La radiografía del sector es cruda. El 45,1% de los empresarios consultados calificó su situación como peor que la de un año atrás, un porcentaje que creció más de cinco puntos respecto del relevamiento anterior. Mientras tanto, el 48,2% consideró que su actividad se mantiene estable y apenas una minoría reportó mejoras. Traducido: sobreviven como pueden.
Los datos revelan que el consumo se refugió en lo esencial. Los únicos rubros que lograron sostener o incrementar sus ventas fueron aquellos vinculados a productos de primera necesidad. Farmacia lideró el ranking con un crecimiento interanual del 8,2%, seguido por Perfumería con 2,3% y Alimentos y Bebidas con un magro 0,2%.
Del otro lado de la moneda, los sectores de consumo no esencial siguen en caída libre. Bazar, decoración, textiles para el hogar y muebles se desplomaron un 8,9%, mientras que Textil e indumentaria retrocedió un 5,2%. La gente compra lo que necesita para vivir, no para vivir mejor.
Un dato que llama la atención: las ventas por internet de comercios con local físico crecieron un 15,2% interanual y un 3,7% respecto del mes anterior. Pero desde CAME advirtieron que ese desempeño no alcanzó para compensar la caída del consumo general. Es como poner una curita en una hemorragia.
Las perspectivas no invitan al optimismo. Casi la mitad de los comerciantes (48,4%) espera que la situación permanezca sin cambios en los próximos doce meses, mientras que un 38,8% confía en una recuperación y un 12,8% anticipa un empeoramiento.
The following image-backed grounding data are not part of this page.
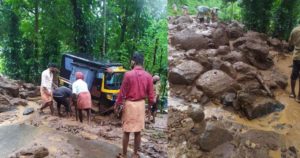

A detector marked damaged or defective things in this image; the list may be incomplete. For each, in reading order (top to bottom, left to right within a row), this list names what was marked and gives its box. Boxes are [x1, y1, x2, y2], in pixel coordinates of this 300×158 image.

heavy rainfall damage [0, 75, 168, 157]
heavy rainfall damage [168, 15, 300, 158]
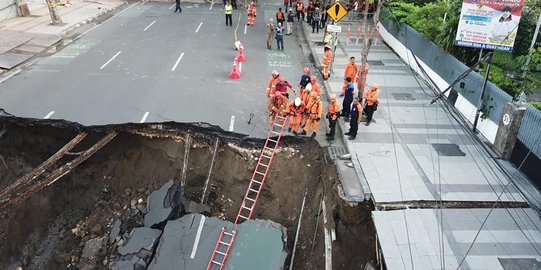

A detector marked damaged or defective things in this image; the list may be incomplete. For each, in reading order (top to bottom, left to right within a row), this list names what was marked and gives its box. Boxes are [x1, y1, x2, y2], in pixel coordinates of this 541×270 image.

broken concrete slab [144, 179, 182, 228]
broken concrete slab [117, 227, 161, 256]
broken concrete slab [146, 213, 284, 270]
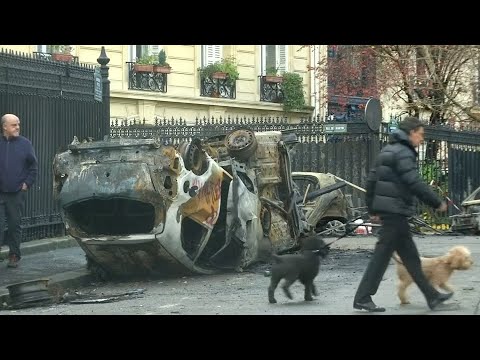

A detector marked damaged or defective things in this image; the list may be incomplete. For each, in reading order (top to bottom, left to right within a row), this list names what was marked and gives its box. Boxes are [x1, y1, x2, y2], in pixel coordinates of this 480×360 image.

burned overturned car [52, 130, 342, 278]
charred car body [53, 130, 342, 278]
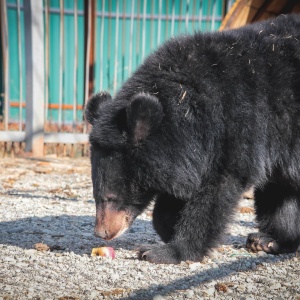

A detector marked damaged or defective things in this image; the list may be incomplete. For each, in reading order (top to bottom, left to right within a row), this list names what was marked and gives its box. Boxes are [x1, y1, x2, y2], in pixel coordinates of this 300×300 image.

rusty metal post [23, 0, 44, 156]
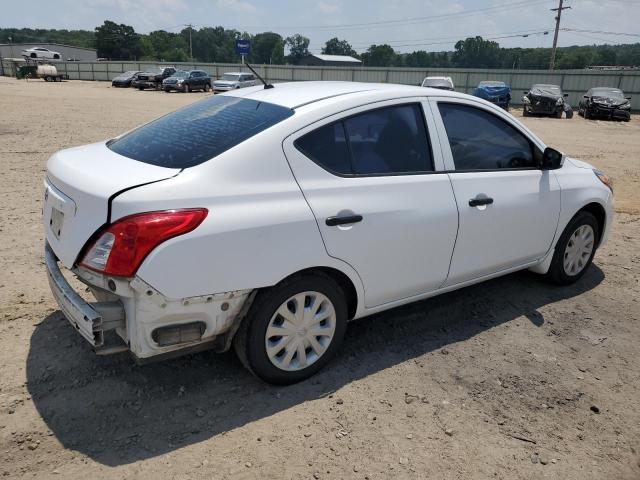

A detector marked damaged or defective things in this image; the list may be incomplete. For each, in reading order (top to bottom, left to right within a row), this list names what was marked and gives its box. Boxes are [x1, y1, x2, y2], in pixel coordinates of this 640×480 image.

damaged car in background [524, 84, 572, 118]
damaged car in background [580, 87, 632, 123]
damaged car in background [43, 80, 616, 384]
damaged rear bumper [43, 244, 254, 360]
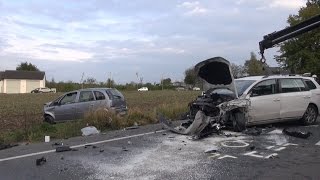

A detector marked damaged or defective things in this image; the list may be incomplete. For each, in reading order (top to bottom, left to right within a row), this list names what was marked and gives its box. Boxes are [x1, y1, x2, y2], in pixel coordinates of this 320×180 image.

damaged gray hatchback [43, 88, 127, 123]
damaged gray hatchback [160, 57, 318, 137]
severely damaged white suv [161, 57, 318, 137]
shattered windshield [235, 79, 255, 95]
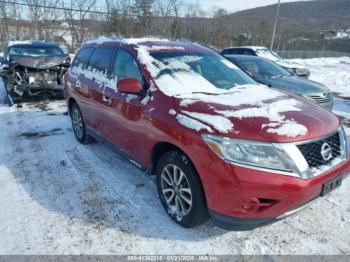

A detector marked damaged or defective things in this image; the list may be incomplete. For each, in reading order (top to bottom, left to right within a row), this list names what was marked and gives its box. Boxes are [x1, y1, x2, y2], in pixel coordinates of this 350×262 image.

damaged car [0, 40, 70, 102]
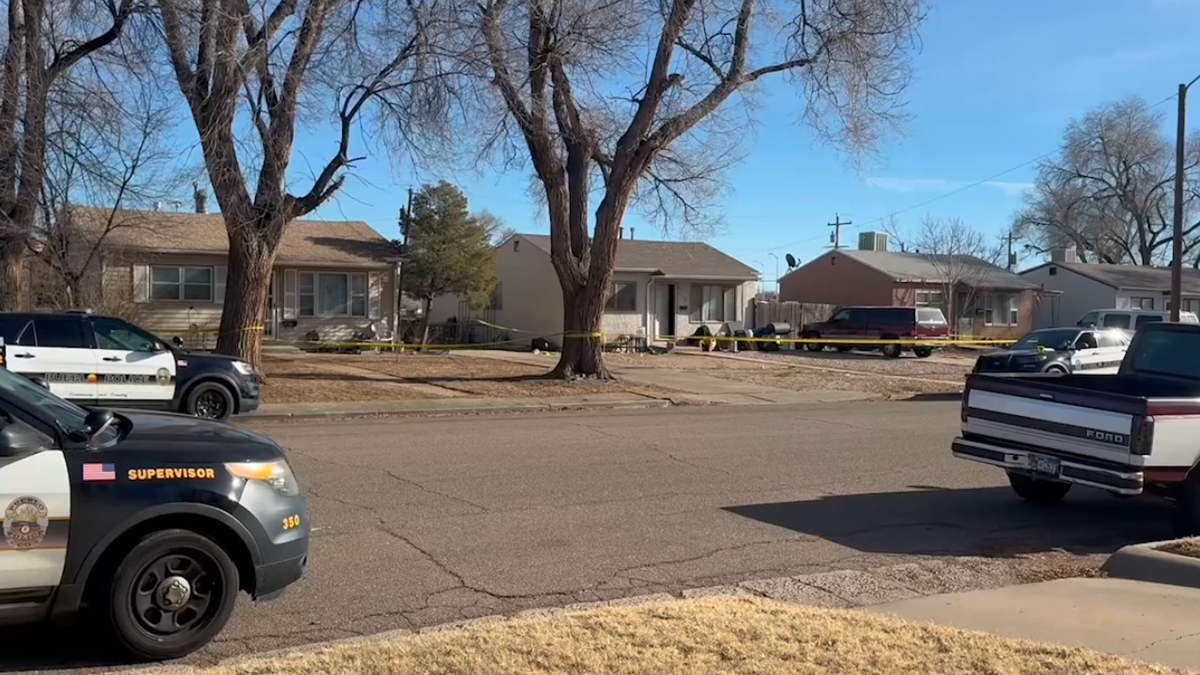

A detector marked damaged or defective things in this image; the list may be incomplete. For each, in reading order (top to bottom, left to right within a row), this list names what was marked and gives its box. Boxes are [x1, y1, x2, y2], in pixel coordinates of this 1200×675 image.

cracked asphalt road [7, 402, 1168, 672]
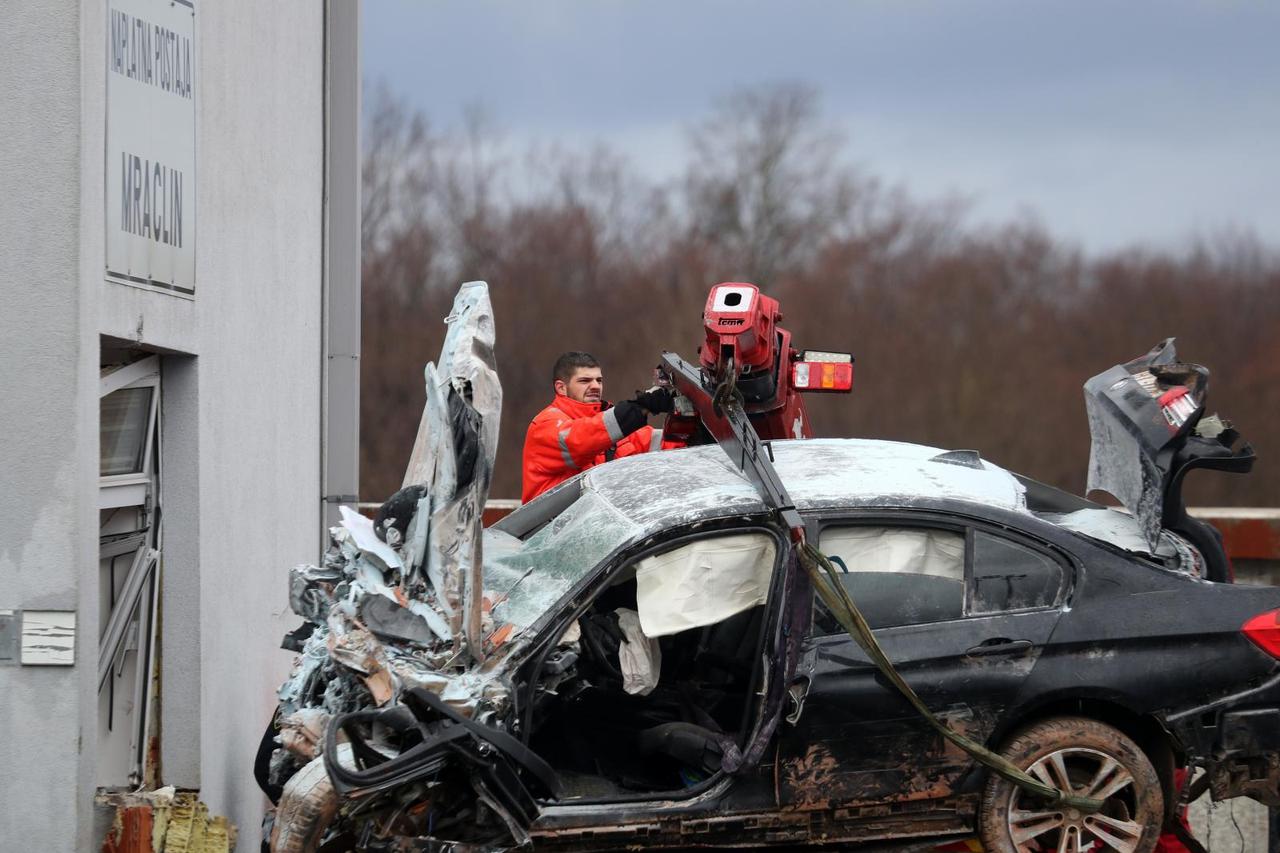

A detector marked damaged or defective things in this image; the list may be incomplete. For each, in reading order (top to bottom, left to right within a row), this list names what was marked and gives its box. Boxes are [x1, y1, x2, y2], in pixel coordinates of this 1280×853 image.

Sobre inversiones, el panorama es aún más desalentador: el 59,4% de los empresarios consideró que no es un buen momento para destinar recursos a la expansión.
La persistente pérdida de poder adquisitivo sigue condicionando el comportamiento de los consumidores, que priorizan productos básicos y postergan gastos prescindibles. A esto se suma el aumento de costos operativos y tarifas de servicios, factores que presionan sobre la rentabilidad. En este escenario, las expectativas del sector apuntan más a sostener la actividad mediante promociones y liquidación de stock que a una recuperación sólida del consumo.